§ WHAT YOU ARE ASKED TO DO:
For this task, copy all of the data below exactly and skip the pictures.

(DATA TO PROCESS begins)

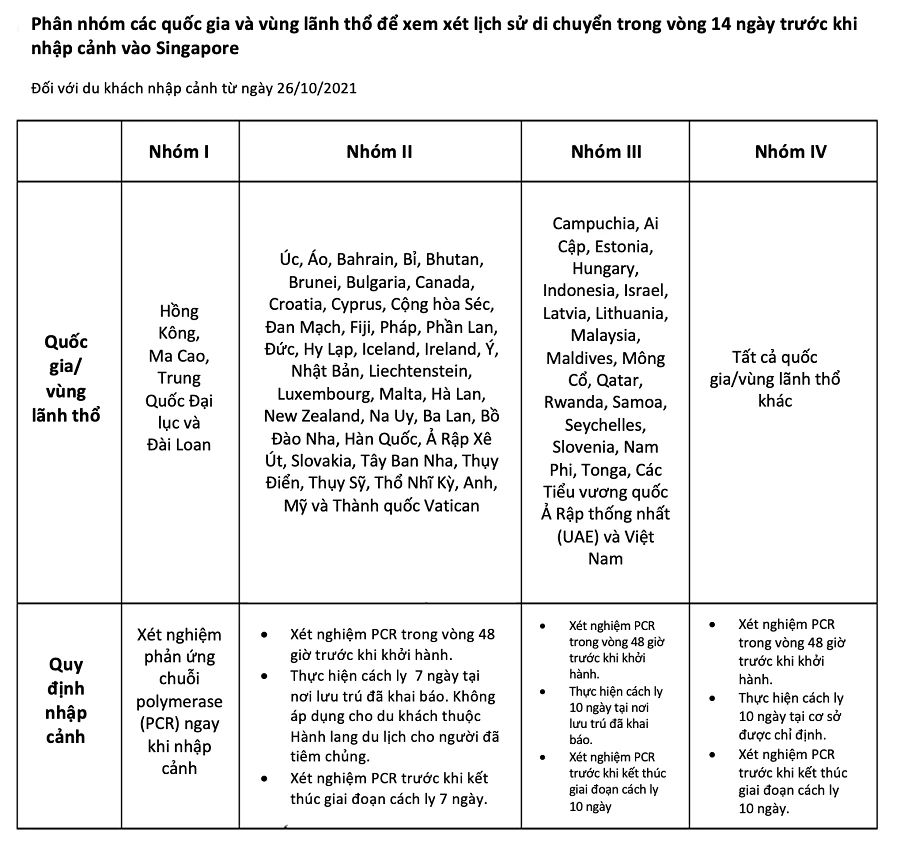 Phân nhóm các quốc gia và vùng lãnh thổ để xem xét lịch sử di chuyển trong vòng 14 ngày trước khi nhập cảnh vào Singapore

Đối với du khách nhập cảnh từ ngày 26/10/2021

| | Nhóm I | Nhóm II | Nhóm III | Nhóm IV |
|---|---|---|---|---|
| Quốc gia/ vùng lãnh thổ | Hồng Kông, Ma Cao, Trung Quốc Đại lục và Đài Loan | Úc, Áo, Bahrain, Bỉ, Bhutan, Brunei, Bulgaria, Canada, Croatia, Cyprus, Cộng hòa Séc, Đan Mạch, Fiji, Pháp, Phần Lan, Đức, Hy Lạp, Iceland, Ireland, Ý, Nhật Bản, Liechtenstein, Luxembourg, Malta, Hà Lan, New Zealand, Na Uy, Ba Lan, Bồ Đào Nha, Hàn Quốc, Ả Rập Xê Út, Slovakia, Tây Ban Nha, Thụy Điển, Thụy Sỹ, Thổ Nhĩ Kỳ, Anh, Mỹ và Thành quốc Vatican | Campuchia, Ai Cập, Estonia, Hungary, Indonesia, Israel, Latvia, Lithuania, Malaysia, Maldives, Mông Cổ, Qatar, Rwanda, Samoa, Seychelles, Slovenia, Nam Phi, Tonga, Các Tiểu vương quốc Ả Rập thống nhất (UAE) và Việt Nam | Tất cả quốc gia/vùng lãnh thổ khác |
| Quy định nhập cảnh | Xét nghiệm phản ứng chuỗi polymerase (PCR) ngay khi nhập cảnh | • Xét nghiệm PCR trong vòng 48 giờ trước khi khởi hành. • Thực hiện cách ly 7 ngày tại nơi lưu trú đã khai báo. Không áp dụng cho du khách thuộc Hành lang du lịch cho người đã tiêm chủng. • Xét nghiệm PCR trước khi kết thúc giai đoạn cách ly 7 ngày. | • Xét nghiệm PCR trong vòng 48 giờ trước khi khởi hành. • Thực hiện cách ly 10 ngày tại nơi lưu trú đã khai báo. • Xét nghiệm PCR trước khi kết thúc giai đoạn cách ly 10 ngày | • Xét nghiệm PCR trong vòng 48 giờ trước khi khởi hành. • Thực hiện cách ly 10 ngày tại cơ sở được chỉ định. • Xét nghiệm PCR trước khi kết thúc giai đoạn cách ly 10 ngày. |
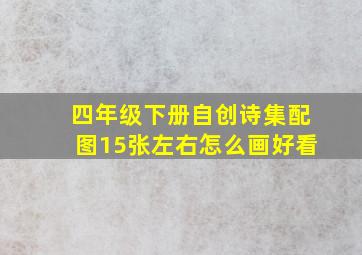 四年级下册自创诗集配图15张左右怎么画好看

(DATA TO PROCESS ends)

§ TASK ANSWER:
 Phân nhóm các quốc gia và vùng lãnh thổ để xem xét lịch sử di chuyển trong vòng 14 ngày trước khi nhập cảnh vào Singapore

Đối với du khách nhập cảnh từ ngày 26/10/2021

| | Nhóm I | Nhóm II | Nhóm III | Nhóm IV |
|---|---|---|---|---|
| Quốc gia/ vùng lãnh thổ | Hồng Kông, Ma Cao, Trung Quốc Đại lục và Đài Loan | Úc, Áo, Bahrain, Bỉ, Bhutan, Brunei, Bulgaria, Canada, Croatia, Cyprus, Cộng hòa Séc, Đan Mạch, Fiji, Pháp, Phần Lan, Đức, Hy Lạp, Iceland, Ireland, Ý, Nhật Bản, Liechtenstein, Luxembourg, Malta, Hà Lan, New Zealand, Na Uy, Ba Lan, Bồ Đào Nha, Hàn Quốc, Ả Rập Xê Út, Slovakia, Tây Ban Nha, Thụy Điển, Thụy Sỹ, Thổ Nhĩ Kỳ, Anh, Mỹ và Thành quốc Vatican | Campuchia, Ai Cập, Estonia, Hungary, Indonesia, Israel, Latvia, Lithuania, Malaysia, Maldives, Mông Cổ, Qatar, Rwanda, Samoa, Seychelles, Slovenia, Nam Phi, Tonga, Các Tiểu vương quốc Ả Rập thống nhất (UAE) và Việt Nam | Tất cả quốc gia/vùng lãnh thổ khác |
| Quy định nhập cảnh | Xét nghiệm phản ứng chuỗi polymerase (PCR) ngay khi nhập cảnh | • Xét nghiệm PCR trong vòng 48 giờ trước khi khởi hành. • Thực hiện cách ly 7 ngày tại nơi lưu trú đã khai báo. Không áp dụng cho du khách thuộc Hành lang du lịch cho người đã tiêm chủng. • Xét nghiệm PCR trước khi kết thúc giai đoạn cách ly 7 ngày. | • Xét nghiệm PCR trong vòng 48 giờ trước khi khởi hành. • Thực hiện cách ly 10 ngày tại nơi lưu trú đã khai báo. • Xét nghiệm PCR trước khi kết thúc giai đoạn cách ly 10 ngày | • Xét nghiệm PCR trong vòng 48 giờ trước khi khởi hành. • Thực hiện cách ly 10 ngày tại cơ sở được chỉ định. • Xét nghiệm PCR trước khi kết thúc giai đoạn cách ly 10 ngày. |
 四年级下册自创诗集配图15张左右怎么画好看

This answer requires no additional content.